2003 WL 23111986 (N.J. Super. App. Div. 2003)

INSURANCE; COVERAGE—A liability insurance policy written with respect to particular premises may cover off-site damage resulting from the business conducted from those premises if the policy does not provide to the contrary.

A company that manufactured and sold chemical solvents owned two special multi-peril insurance policies. The policies contained insuring clauses with respect to damages “arising out of the ownership, maintenance or use of the insured premises and all operations necessary or incidental to the business of the named insured conducted from or at the insured premises… .” Although neither the insured nor the insurance company could locate or produce the policies, they were able to stipulate as to the insuring clause and several other provisions. One stipulation was that the insurance policies contained a classification code for “Buildings or Premises – office.” Apparently, such a classification code defines a premium rate which is then multiplied by the size of the insured premises. The insurance company argued that the policies did not provide coverage from claims or liabilities not related to the office operations. This was important because the claim was based upon finding the insured’s solvents in remotely located Superfund sites. The allegation was that some solvents distributed by the company caused water and soil contamination.

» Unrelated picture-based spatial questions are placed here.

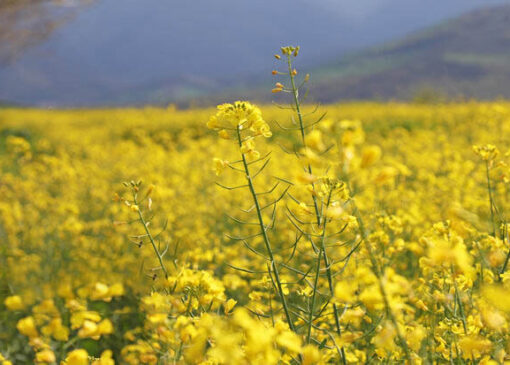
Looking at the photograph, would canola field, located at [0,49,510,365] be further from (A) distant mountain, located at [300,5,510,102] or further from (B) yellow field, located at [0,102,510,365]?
(A) distant mountain, located at [300,5,510,102]

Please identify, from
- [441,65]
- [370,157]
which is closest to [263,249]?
[370,157]

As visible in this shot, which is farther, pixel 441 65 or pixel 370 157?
pixel 441 65

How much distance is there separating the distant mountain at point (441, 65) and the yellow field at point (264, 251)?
125 feet

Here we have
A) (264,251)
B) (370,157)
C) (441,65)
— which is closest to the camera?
(370,157)

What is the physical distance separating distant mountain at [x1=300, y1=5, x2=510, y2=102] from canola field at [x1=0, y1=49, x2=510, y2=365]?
38.2m

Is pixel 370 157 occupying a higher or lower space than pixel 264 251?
→ higher

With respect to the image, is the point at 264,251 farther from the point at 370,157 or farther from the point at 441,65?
the point at 441,65

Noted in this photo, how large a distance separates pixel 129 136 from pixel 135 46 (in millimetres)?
196533

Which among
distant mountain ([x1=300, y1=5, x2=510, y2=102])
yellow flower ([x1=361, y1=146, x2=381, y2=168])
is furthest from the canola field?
distant mountain ([x1=300, y1=5, x2=510, y2=102])

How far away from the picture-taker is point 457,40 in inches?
3093

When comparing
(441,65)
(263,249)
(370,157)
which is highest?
(441,65)

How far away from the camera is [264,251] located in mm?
3697

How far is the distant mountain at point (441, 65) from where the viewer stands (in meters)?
51.5

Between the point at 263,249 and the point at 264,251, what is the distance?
3.2 inches
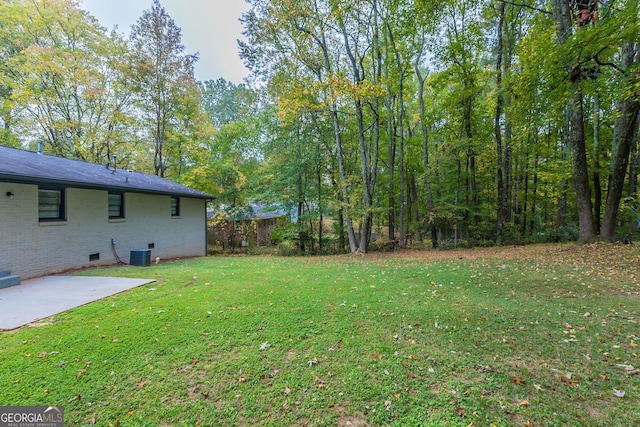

The lower court held that the classification code meant that the policy was “limited to coverages arising out of an office operation.” Consequently, the lower court believed that the policies did not cover the off-site contamination. The insured appealed, arguing that the policies were ambiguous and should have been construed in its favor and to meet its reasonable expectations. It also argued that the classification code did not limit the coverage and most importantly that “the policy language itself [was] broad enough to cover off-site environmental risks.” The Appellate Division agreed with the final point, and disagreed with the lower court’s treatment of the “classification code.” Therefore, it found it unnecessary to discuss the first two points.

As to the classification limitation, the insurance company pointed to an endorsement that specifically limited coverage based upon the classification code. The insured responded that the form of policy expressly stated the contrary. The Court pointed out that the policies were lost and that the parties had not stipulated to any policy language dealing with the classification codes. Consequently, it felt that the lower court should never have relied on the code as a proper basis to construe the policy language. The Court then rejected the insurer’s argument that the low premiums actually charged meant that there was no coverage for this risk. The Court felt in this particular case, “the premiums charged [contained no] clue to the meaning of the insurance clause especially since the record [did] not establish exactly what coverages [the] lost policies provided and what, if any, exclusions existed.” Therefore, the Court grounded its “approach to interpretation in the language of the policy itself.” It pointed out that the policy paid for occurrences either “arising out of the ownership, maintenance or use of the insured premises” or for “all operations necessary or incidental” to the insured’s business “conducted at or from the insured premises.” This required the Court to determine if there was a nexus between the off-premises contamination and the insured premises. It found several cases to support such an interpretation. Consequently, it held that the language “arising out of the ownership, maintenance or use of the insured premises and all operations necessary or incidental to the business of the named insured conducted or from the insured premises” was “sufficiently clear and unambiguous to have precluded the entry of summary judgment in [the insurance company’s] favor” because the business of selling the contaminating solvents was conducted from the solvent company’s offices.